Kelly Benthall, 54 ans, a décidé de quitter son emploi dans l’industrie pétrolière pour entamer une retraite anticipée avec son mari et parcourir le monde. Face à sa peur du voyage et du changement, elle a appris à gérer ses angoisses plutôt qu’à les fuir.

  • Kelly Benthall a quitté son emploi pour voyager.
  • Elle ressent de l'angoisse face au voyage et au changement.
  • Elle utilise des techniques pour gérer ses peurs, comme définir des scénarios et des solutions.
  • Elle insiste sur le fait qu'il faut gérer la peur plutôt que de l'attendre de disparaitre.

Nous avons quitté nos emplois dans le pétrole pour voyager, et recommencer ailleurs est angoissant

Gérer le risque de retraite

L’année dernière, Kelly Benthall et son mari Nigel ont pris une décision audacieuse : ils ont quitté leurs emplois respectifs pour voyager à travers le monde. Si beaucoup les considèrent comme intrépides, Kelly confesse ne pas se sentir ainsi. En effet, elle explique être « un chat total effrayant », n’ayant pas grandi en voyageant mais plutôt faisant des visites chez des proches en Ohio.

La transition vers la retraite a suscité des angoisses importantes chez Kelly. Les questions telles que « Et si nous manquions d’argent ? » ou « Et si quelque chose arrivait à nos enfants pendant que nous sommes partis ? » l’ont hantée.

Elle partage également que vivre en état d’alerte constant a été le résultat de sa carrière dans la gestion des risques. L’idée même de tout abandonner pour explorer l’inconnu lui semblait cauchemardesque.

Mettre l’outil au travail

Kelly affirme avoir découvert un outil précieux face à ses peurs en 2022 : apprendre à nommer ses craintes.
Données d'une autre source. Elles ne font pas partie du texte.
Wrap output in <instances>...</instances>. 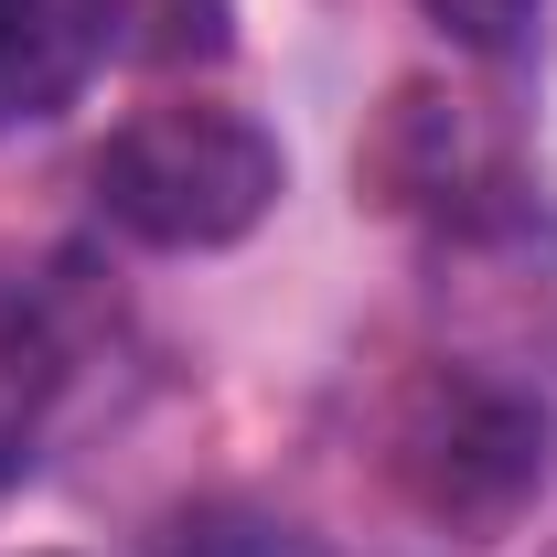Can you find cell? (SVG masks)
Wrapping results in <instances>:
<instances>
[{"instance_id": "obj_1", "label": "cell", "mask_w": 557, "mask_h": 557, "mask_svg": "<svg viewBox=\"0 0 557 557\" xmlns=\"http://www.w3.org/2000/svg\"><path fill=\"white\" fill-rule=\"evenodd\" d=\"M278 183H289L278 139L247 108H214V97H161V108H139L129 129H108V150H97L108 225L139 236V247H172V258L258 236Z\"/></svg>"}, {"instance_id": "obj_2", "label": "cell", "mask_w": 557, "mask_h": 557, "mask_svg": "<svg viewBox=\"0 0 557 557\" xmlns=\"http://www.w3.org/2000/svg\"><path fill=\"white\" fill-rule=\"evenodd\" d=\"M547 461H557L547 408L515 386H483V375H418L386 408V483L450 536L515 525L547 493Z\"/></svg>"}, {"instance_id": "obj_3", "label": "cell", "mask_w": 557, "mask_h": 557, "mask_svg": "<svg viewBox=\"0 0 557 557\" xmlns=\"http://www.w3.org/2000/svg\"><path fill=\"white\" fill-rule=\"evenodd\" d=\"M75 22H86V54H119L139 75L214 65L236 44V0H75Z\"/></svg>"}, {"instance_id": "obj_4", "label": "cell", "mask_w": 557, "mask_h": 557, "mask_svg": "<svg viewBox=\"0 0 557 557\" xmlns=\"http://www.w3.org/2000/svg\"><path fill=\"white\" fill-rule=\"evenodd\" d=\"M86 86V22L65 0H0V139L44 129Z\"/></svg>"}, {"instance_id": "obj_5", "label": "cell", "mask_w": 557, "mask_h": 557, "mask_svg": "<svg viewBox=\"0 0 557 557\" xmlns=\"http://www.w3.org/2000/svg\"><path fill=\"white\" fill-rule=\"evenodd\" d=\"M547 0H429V22L450 33V44H472V54H504V44H525V22H536Z\"/></svg>"}, {"instance_id": "obj_6", "label": "cell", "mask_w": 557, "mask_h": 557, "mask_svg": "<svg viewBox=\"0 0 557 557\" xmlns=\"http://www.w3.org/2000/svg\"><path fill=\"white\" fill-rule=\"evenodd\" d=\"M172 557H269V547H258L247 525H183V536H172Z\"/></svg>"}]
</instances>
Plutôt que de fixer des objectifs traditionnellement définis, elle propose de définir un scénario catastrophe par rapport aux voyages et d’examiner ensuite trois questions :

  1. Comment pourrais-je l’empêcher ?
  2. Que ferais-je si cela se produisait ?
  3. Quel est le coût de ne rien faire ?

Cette méthode lui permet finalement d’évaluer ce qu’il lui en coûterait de rester immobilisée par la peur.

Elle admet avoir déjà utilisé ces techniques auparavant sans même les qualifier ainsi : pour rassurer son fils après des événements traumatisants ou lors de stress liés au travail.
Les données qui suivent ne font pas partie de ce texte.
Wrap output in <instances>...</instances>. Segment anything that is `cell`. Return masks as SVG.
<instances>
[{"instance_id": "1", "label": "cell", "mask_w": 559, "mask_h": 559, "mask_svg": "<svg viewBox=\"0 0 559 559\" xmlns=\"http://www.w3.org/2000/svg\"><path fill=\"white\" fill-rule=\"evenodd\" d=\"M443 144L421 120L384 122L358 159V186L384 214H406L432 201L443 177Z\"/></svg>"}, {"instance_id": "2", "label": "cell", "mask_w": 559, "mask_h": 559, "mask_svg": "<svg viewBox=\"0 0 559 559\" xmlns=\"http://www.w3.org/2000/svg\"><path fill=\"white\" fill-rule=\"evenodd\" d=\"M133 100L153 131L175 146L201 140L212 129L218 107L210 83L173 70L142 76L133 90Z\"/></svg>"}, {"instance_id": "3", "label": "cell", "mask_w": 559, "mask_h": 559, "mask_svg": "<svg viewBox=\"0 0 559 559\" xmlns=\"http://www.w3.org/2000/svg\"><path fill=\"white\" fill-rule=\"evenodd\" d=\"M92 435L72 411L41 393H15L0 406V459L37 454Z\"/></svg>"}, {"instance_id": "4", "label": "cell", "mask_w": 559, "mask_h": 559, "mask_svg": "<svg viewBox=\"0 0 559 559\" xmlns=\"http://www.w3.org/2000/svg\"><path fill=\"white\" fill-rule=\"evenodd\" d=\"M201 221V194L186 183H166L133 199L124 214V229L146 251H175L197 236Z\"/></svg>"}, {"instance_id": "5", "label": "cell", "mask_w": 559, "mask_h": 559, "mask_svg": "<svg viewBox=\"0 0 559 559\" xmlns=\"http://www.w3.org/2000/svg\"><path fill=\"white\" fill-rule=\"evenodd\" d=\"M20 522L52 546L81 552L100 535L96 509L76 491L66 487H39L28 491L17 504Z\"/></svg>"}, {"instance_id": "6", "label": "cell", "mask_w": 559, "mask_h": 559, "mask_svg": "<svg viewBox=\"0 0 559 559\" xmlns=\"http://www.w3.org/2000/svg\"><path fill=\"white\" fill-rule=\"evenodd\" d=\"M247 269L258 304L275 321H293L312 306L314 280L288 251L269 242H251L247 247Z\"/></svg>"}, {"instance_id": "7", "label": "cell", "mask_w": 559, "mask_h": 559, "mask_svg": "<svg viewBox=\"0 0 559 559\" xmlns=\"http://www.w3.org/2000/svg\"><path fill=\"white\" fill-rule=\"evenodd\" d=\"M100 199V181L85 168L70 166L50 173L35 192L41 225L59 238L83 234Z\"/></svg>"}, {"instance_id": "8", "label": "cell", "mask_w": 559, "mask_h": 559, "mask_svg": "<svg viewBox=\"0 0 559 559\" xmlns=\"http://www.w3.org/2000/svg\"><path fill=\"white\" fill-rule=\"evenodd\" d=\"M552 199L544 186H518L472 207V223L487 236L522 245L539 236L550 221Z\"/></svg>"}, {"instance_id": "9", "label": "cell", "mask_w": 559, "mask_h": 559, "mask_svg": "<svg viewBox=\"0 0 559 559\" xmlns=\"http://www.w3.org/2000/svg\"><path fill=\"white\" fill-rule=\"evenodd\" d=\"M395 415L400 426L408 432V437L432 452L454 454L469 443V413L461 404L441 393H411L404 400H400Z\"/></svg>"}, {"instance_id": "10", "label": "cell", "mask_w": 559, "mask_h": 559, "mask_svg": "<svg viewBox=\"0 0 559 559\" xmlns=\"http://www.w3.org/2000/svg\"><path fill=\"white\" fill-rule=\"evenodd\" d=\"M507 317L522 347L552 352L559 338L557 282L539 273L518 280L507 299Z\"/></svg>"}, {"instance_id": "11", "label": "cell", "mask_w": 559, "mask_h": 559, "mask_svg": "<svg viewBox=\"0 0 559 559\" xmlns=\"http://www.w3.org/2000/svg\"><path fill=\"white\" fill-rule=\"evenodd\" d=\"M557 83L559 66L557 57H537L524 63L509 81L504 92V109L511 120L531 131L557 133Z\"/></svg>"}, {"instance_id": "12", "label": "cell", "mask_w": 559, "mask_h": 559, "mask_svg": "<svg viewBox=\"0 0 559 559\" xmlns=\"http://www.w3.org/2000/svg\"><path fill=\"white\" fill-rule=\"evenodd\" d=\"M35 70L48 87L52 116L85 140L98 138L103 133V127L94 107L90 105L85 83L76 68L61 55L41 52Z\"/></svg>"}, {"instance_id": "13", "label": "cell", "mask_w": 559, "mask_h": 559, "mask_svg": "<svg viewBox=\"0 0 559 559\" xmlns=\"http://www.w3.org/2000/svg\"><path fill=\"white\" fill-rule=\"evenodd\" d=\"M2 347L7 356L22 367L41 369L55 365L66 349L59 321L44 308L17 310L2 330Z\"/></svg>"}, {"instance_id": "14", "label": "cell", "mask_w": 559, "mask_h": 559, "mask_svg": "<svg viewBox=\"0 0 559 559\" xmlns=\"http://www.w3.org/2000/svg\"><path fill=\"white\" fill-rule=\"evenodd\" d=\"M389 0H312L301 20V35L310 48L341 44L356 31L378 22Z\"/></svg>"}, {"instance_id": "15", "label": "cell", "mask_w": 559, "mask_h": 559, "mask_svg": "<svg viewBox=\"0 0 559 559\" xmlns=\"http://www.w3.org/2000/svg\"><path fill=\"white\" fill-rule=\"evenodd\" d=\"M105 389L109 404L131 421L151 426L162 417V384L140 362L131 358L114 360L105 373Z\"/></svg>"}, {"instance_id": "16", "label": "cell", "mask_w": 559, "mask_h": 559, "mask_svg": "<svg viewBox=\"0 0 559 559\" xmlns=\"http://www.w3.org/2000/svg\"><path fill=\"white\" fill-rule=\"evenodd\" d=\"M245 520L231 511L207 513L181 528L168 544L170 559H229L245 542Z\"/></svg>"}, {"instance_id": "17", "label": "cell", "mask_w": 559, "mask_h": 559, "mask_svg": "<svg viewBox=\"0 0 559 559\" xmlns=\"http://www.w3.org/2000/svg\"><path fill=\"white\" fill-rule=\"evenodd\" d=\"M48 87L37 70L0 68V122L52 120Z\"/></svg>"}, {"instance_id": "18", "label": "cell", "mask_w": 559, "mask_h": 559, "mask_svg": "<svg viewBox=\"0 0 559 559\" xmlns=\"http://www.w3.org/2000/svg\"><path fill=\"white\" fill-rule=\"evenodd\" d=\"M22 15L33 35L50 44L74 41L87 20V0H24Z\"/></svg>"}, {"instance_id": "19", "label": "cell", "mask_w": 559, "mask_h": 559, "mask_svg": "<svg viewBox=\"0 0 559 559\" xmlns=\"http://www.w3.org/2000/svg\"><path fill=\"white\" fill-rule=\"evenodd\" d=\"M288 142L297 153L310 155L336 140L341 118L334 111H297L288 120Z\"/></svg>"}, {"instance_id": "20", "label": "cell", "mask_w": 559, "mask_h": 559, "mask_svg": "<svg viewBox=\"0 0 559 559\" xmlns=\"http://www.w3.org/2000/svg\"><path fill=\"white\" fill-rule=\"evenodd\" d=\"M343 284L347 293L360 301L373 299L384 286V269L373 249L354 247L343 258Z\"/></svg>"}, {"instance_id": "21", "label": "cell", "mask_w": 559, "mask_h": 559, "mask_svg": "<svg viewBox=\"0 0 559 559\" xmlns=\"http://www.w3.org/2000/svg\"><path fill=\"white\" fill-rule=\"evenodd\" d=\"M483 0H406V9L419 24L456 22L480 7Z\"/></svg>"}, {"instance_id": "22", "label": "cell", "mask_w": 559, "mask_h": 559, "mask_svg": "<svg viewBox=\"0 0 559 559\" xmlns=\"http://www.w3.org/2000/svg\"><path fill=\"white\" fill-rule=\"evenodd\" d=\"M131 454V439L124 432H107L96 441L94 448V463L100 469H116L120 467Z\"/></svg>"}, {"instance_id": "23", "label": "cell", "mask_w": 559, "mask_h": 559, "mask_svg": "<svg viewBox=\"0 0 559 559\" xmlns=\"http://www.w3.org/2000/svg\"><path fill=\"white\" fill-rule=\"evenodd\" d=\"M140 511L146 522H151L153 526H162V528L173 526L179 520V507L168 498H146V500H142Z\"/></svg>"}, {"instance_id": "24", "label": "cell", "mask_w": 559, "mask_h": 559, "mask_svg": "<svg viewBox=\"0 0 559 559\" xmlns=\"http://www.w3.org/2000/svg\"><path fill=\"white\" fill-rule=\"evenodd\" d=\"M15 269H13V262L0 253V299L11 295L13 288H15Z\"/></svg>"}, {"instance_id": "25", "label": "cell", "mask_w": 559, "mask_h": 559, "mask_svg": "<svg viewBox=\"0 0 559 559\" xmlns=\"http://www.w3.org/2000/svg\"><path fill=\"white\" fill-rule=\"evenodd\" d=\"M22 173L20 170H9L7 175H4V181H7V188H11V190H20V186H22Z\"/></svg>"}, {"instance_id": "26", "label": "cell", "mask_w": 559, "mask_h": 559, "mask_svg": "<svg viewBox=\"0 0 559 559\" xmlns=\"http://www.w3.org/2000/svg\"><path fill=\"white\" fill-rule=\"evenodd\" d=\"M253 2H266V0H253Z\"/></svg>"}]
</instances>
Aujourd’hui encore, malgré un an passé sur la route, Kelly ressent toujours une certaine anxiété lorsqu’elle arrive dans un nouvel endroit.

Ne jamais se sentir prêt

Revenant sur son parcours, Kelly souligne qu’elle n’est pas une personne naturellement aventureuse mais quelqu’un qui s’est lassée de laisser la peur dicter ses décisions. Elle insiste sur le fait qu’il n’est pas nécessaire d’attendre que la peur disparaisse avant d’agir.
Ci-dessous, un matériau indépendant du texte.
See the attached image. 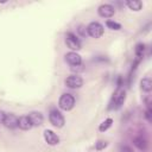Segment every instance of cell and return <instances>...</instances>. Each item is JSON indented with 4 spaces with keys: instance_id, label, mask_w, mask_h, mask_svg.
Masks as SVG:
<instances>
[{
    "instance_id": "8",
    "label": "cell",
    "mask_w": 152,
    "mask_h": 152,
    "mask_svg": "<svg viewBox=\"0 0 152 152\" xmlns=\"http://www.w3.org/2000/svg\"><path fill=\"white\" fill-rule=\"evenodd\" d=\"M43 135H44L45 141H46L49 145H51V146H55V145H57V144L59 142L58 135H57L53 131H51V129H45Z\"/></svg>"
},
{
    "instance_id": "3",
    "label": "cell",
    "mask_w": 152,
    "mask_h": 152,
    "mask_svg": "<svg viewBox=\"0 0 152 152\" xmlns=\"http://www.w3.org/2000/svg\"><path fill=\"white\" fill-rule=\"evenodd\" d=\"M49 120H50V124L53 126V127H57V128H62L65 124V120H64V116L62 115V113L57 109H51L50 110V114H49Z\"/></svg>"
},
{
    "instance_id": "19",
    "label": "cell",
    "mask_w": 152,
    "mask_h": 152,
    "mask_svg": "<svg viewBox=\"0 0 152 152\" xmlns=\"http://www.w3.org/2000/svg\"><path fill=\"white\" fill-rule=\"evenodd\" d=\"M144 50H145V45H144V44H138V45H137V48H135L137 57H142Z\"/></svg>"
},
{
    "instance_id": "4",
    "label": "cell",
    "mask_w": 152,
    "mask_h": 152,
    "mask_svg": "<svg viewBox=\"0 0 152 152\" xmlns=\"http://www.w3.org/2000/svg\"><path fill=\"white\" fill-rule=\"evenodd\" d=\"M103 31H104L103 30V26L100 23H97V21H91L87 26V32L93 38H100V37H102Z\"/></svg>"
},
{
    "instance_id": "6",
    "label": "cell",
    "mask_w": 152,
    "mask_h": 152,
    "mask_svg": "<svg viewBox=\"0 0 152 152\" xmlns=\"http://www.w3.org/2000/svg\"><path fill=\"white\" fill-rule=\"evenodd\" d=\"M65 86L70 89H77L83 86V80L78 75H70L65 78Z\"/></svg>"
},
{
    "instance_id": "11",
    "label": "cell",
    "mask_w": 152,
    "mask_h": 152,
    "mask_svg": "<svg viewBox=\"0 0 152 152\" xmlns=\"http://www.w3.org/2000/svg\"><path fill=\"white\" fill-rule=\"evenodd\" d=\"M18 127L23 131H30L33 127V125H32V122L27 115H23L18 119Z\"/></svg>"
},
{
    "instance_id": "15",
    "label": "cell",
    "mask_w": 152,
    "mask_h": 152,
    "mask_svg": "<svg viewBox=\"0 0 152 152\" xmlns=\"http://www.w3.org/2000/svg\"><path fill=\"white\" fill-rule=\"evenodd\" d=\"M133 144H134L138 148H140V150H145V148L147 147V141H146L145 138H142V135H139V137L134 138Z\"/></svg>"
},
{
    "instance_id": "20",
    "label": "cell",
    "mask_w": 152,
    "mask_h": 152,
    "mask_svg": "<svg viewBox=\"0 0 152 152\" xmlns=\"http://www.w3.org/2000/svg\"><path fill=\"white\" fill-rule=\"evenodd\" d=\"M120 150H121V152H133V150H132L129 146H127V145L121 146V147H120Z\"/></svg>"
},
{
    "instance_id": "7",
    "label": "cell",
    "mask_w": 152,
    "mask_h": 152,
    "mask_svg": "<svg viewBox=\"0 0 152 152\" xmlns=\"http://www.w3.org/2000/svg\"><path fill=\"white\" fill-rule=\"evenodd\" d=\"M114 12H115L114 7H113L112 5H108V4L101 5V6L99 7V10H97L99 15L102 17V18H110V17L114 15Z\"/></svg>"
},
{
    "instance_id": "16",
    "label": "cell",
    "mask_w": 152,
    "mask_h": 152,
    "mask_svg": "<svg viewBox=\"0 0 152 152\" xmlns=\"http://www.w3.org/2000/svg\"><path fill=\"white\" fill-rule=\"evenodd\" d=\"M112 125H113V120H112L110 118H107V119H104V120L100 124V126H99V131H100V132H106Z\"/></svg>"
},
{
    "instance_id": "17",
    "label": "cell",
    "mask_w": 152,
    "mask_h": 152,
    "mask_svg": "<svg viewBox=\"0 0 152 152\" xmlns=\"http://www.w3.org/2000/svg\"><path fill=\"white\" fill-rule=\"evenodd\" d=\"M106 25H107L108 28L114 30V31H119V30L121 28V25H120L119 23H116V21H113V20H107Z\"/></svg>"
},
{
    "instance_id": "9",
    "label": "cell",
    "mask_w": 152,
    "mask_h": 152,
    "mask_svg": "<svg viewBox=\"0 0 152 152\" xmlns=\"http://www.w3.org/2000/svg\"><path fill=\"white\" fill-rule=\"evenodd\" d=\"M65 61H66L70 65H72V66L81 65V63H82V58H81V56H80L77 52H74V51L65 53Z\"/></svg>"
},
{
    "instance_id": "10",
    "label": "cell",
    "mask_w": 152,
    "mask_h": 152,
    "mask_svg": "<svg viewBox=\"0 0 152 152\" xmlns=\"http://www.w3.org/2000/svg\"><path fill=\"white\" fill-rule=\"evenodd\" d=\"M4 126L7 127V128H17L18 127V118L14 115V114H11V113H6V116L4 119Z\"/></svg>"
},
{
    "instance_id": "18",
    "label": "cell",
    "mask_w": 152,
    "mask_h": 152,
    "mask_svg": "<svg viewBox=\"0 0 152 152\" xmlns=\"http://www.w3.org/2000/svg\"><path fill=\"white\" fill-rule=\"evenodd\" d=\"M107 145H108L107 141H104V140H99L97 142H95V148H96L97 151H101V150H103L104 147H107Z\"/></svg>"
},
{
    "instance_id": "2",
    "label": "cell",
    "mask_w": 152,
    "mask_h": 152,
    "mask_svg": "<svg viewBox=\"0 0 152 152\" xmlns=\"http://www.w3.org/2000/svg\"><path fill=\"white\" fill-rule=\"evenodd\" d=\"M58 106H59V108H61L62 110H65V112L71 110V109L74 108V106H75V97H74L71 94L65 93V94H63V95L59 97V100H58Z\"/></svg>"
},
{
    "instance_id": "21",
    "label": "cell",
    "mask_w": 152,
    "mask_h": 152,
    "mask_svg": "<svg viewBox=\"0 0 152 152\" xmlns=\"http://www.w3.org/2000/svg\"><path fill=\"white\" fill-rule=\"evenodd\" d=\"M5 116H6V113H5L4 110H0V124H2V122H4Z\"/></svg>"
},
{
    "instance_id": "14",
    "label": "cell",
    "mask_w": 152,
    "mask_h": 152,
    "mask_svg": "<svg viewBox=\"0 0 152 152\" xmlns=\"http://www.w3.org/2000/svg\"><path fill=\"white\" fill-rule=\"evenodd\" d=\"M126 5L129 7V10L135 11V12L140 11L141 7H142V2H141L140 0H129V1L126 2Z\"/></svg>"
},
{
    "instance_id": "1",
    "label": "cell",
    "mask_w": 152,
    "mask_h": 152,
    "mask_svg": "<svg viewBox=\"0 0 152 152\" xmlns=\"http://www.w3.org/2000/svg\"><path fill=\"white\" fill-rule=\"evenodd\" d=\"M125 100H126V91H125V89H121V88H119V89H116V91L114 93V95H113V97H112V101H110V106L108 107L109 109H118V108H120L122 104H124V102H125Z\"/></svg>"
},
{
    "instance_id": "5",
    "label": "cell",
    "mask_w": 152,
    "mask_h": 152,
    "mask_svg": "<svg viewBox=\"0 0 152 152\" xmlns=\"http://www.w3.org/2000/svg\"><path fill=\"white\" fill-rule=\"evenodd\" d=\"M65 43H66L68 48L71 49L74 52L75 51H78L81 49V42H80V39L74 33H71V32H68L65 34Z\"/></svg>"
},
{
    "instance_id": "12",
    "label": "cell",
    "mask_w": 152,
    "mask_h": 152,
    "mask_svg": "<svg viewBox=\"0 0 152 152\" xmlns=\"http://www.w3.org/2000/svg\"><path fill=\"white\" fill-rule=\"evenodd\" d=\"M27 116L30 118L33 127L34 126H40L43 124V121H44V116H43V114L40 112H31V113H28Z\"/></svg>"
},
{
    "instance_id": "13",
    "label": "cell",
    "mask_w": 152,
    "mask_h": 152,
    "mask_svg": "<svg viewBox=\"0 0 152 152\" xmlns=\"http://www.w3.org/2000/svg\"><path fill=\"white\" fill-rule=\"evenodd\" d=\"M140 88L144 91H146V93L151 91V89H152V81H151V78L150 77H144L140 81Z\"/></svg>"
}]
</instances>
Pour elle, la clé réside dans la capacité à gérer cette peur, ce qui a transformé sa manière d’aborder chaque nouvelle expérience depuis leur départ en retraite anticipée.

Ainsi, elle conclut avec conviction : « C’est en gérant la peur – au lieu d’attendre qu’elle disparaisse – que j’ai tout changé ». Un message fort qui inspire ceux qui hésitent encore à franchir le cap du changement radical dans leur vie professionnelle ou personnelle.

Passionné de sport et grand fan de la NBA je m’intéresse autant aux grands événements internationaux qu’aux histoires humaines qui se jouent en coulisses. Curieux et amateur de voyages, j’aime transmettre l’énergie et les émotions qui font vibrer le monde du sport.